-- Challenge --
In the data, starting at the line containing "Pictured here, is" and ending at the end of the data, substitute "open meadow" for every "grassy field" and return only those lines with everything else unchanged.

-- Exercise input --
◇ ◇ ◇ ◇ ◇ ◇ ◇

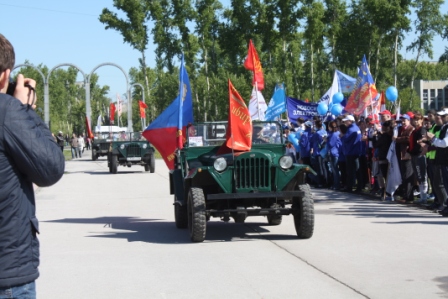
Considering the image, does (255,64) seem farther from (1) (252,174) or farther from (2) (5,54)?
(2) (5,54)

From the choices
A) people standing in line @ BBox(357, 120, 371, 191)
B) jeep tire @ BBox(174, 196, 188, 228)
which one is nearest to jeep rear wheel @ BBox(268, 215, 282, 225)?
jeep tire @ BBox(174, 196, 188, 228)

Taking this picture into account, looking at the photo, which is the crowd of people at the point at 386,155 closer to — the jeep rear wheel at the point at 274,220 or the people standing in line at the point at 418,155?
the people standing in line at the point at 418,155

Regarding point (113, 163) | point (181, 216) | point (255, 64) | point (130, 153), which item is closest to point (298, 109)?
point (130, 153)

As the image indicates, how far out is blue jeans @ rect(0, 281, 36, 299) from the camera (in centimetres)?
325

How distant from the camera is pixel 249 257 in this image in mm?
9461

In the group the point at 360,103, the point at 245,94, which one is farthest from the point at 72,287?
the point at 245,94

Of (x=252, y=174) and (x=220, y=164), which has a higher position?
(x=220, y=164)

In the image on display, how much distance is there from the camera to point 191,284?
781 cm

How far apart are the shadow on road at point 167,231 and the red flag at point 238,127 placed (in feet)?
4.18

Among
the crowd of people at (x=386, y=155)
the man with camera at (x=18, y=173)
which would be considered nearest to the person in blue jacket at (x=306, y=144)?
the crowd of people at (x=386, y=155)

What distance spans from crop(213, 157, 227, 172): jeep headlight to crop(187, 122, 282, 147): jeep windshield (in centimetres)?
167

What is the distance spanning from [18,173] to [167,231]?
9.23 meters

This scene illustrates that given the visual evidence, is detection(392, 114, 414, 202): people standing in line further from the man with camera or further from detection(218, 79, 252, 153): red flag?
the man with camera

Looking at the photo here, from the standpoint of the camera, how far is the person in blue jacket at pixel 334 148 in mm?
19812
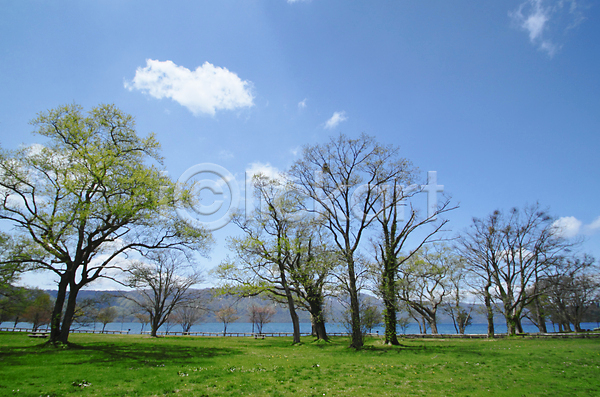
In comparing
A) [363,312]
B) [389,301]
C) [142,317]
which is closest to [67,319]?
[363,312]

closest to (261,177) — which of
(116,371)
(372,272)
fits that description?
(372,272)

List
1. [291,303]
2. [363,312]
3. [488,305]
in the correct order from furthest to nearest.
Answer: [488,305], [291,303], [363,312]

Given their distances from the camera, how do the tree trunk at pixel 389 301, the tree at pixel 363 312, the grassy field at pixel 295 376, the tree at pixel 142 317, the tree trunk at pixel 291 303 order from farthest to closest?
the tree at pixel 142 317 < the tree trunk at pixel 291 303 < the tree at pixel 363 312 < the tree trunk at pixel 389 301 < the grassy field at pixel 295 376

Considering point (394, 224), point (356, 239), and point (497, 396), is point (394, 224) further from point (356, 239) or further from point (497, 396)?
point (497, 396)

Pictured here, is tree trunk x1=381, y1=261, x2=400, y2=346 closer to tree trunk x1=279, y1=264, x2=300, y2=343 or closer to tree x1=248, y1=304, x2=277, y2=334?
tree trunk x1=279, y1=264, x2=300, y2=343

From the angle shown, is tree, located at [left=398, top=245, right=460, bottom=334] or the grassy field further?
tree, located at [left=398, top=245, right=460, bottom=334]

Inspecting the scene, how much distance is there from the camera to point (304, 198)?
23.8m

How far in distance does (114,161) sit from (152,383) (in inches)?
573

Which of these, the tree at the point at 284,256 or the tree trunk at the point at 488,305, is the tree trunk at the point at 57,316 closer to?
the tree at the point at 284,256

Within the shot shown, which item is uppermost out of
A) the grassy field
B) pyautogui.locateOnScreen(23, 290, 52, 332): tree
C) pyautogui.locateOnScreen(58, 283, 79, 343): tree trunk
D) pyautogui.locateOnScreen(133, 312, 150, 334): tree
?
pyautogui.locateOnScreen(58, 283, 79, 343): tree trunk

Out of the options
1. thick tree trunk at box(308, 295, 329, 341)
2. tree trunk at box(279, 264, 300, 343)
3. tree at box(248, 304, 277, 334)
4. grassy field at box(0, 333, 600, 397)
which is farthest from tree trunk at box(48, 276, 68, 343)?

◇ ◇ ◇ ◇ ◇ ◇ ◇

-- Answer for the task --
Pictured here, is tree trunk x1=381, y1=261, x2=400, y2=346 closer to tree trunk x1=279, y1=264, x2=300, y2=343 or closer to tree x1=248, y1=304, x2=277, y2=334?
tree trunk x1=279, y1=264, x2=300, y2=343

From the angle shown, is tree, located at [left=398, top=245, right=460, bottom=334] or the open meadow further?
tree, located at [left=398, top=245, right=460, bottom=334]

Inspecting the scene, how much distance is there from the camera to point (304, 198)?
23.8m

How far in distance does (114,161) sit from (152,383) (in inches)?
573

Which of these, the tree at the point at 284,256 or the tree trunk at the point at 488,305, is the tree trunk at the point at 57,316 closer to?
the tree at the point at 284,256

Within the shot shown, which item is uppermost out of
A) the open meadow
B) pyautogui.locateOnScreen(23, 290, 52, 332): tree
C) pyautogui.locateOnScreen(58, 283, 79, 343): tree trunk
D) pyautogui.locateOnScreen(133, 312, 150, 334): tree
?
pyautogui.locateOnScreen(58, 283, 79, 343): tree trunk

Out of the options
1. thick tree trunk at box(308, 295, 329, 341)
2. tree trunk at box(279, 264, 300, 343)
3. tree at box(248, 304, 277, 334)
4. open meadow at box(0, 333, 600, 397)
which is farthest from tree trunk at box(48, 276, 68, 343)?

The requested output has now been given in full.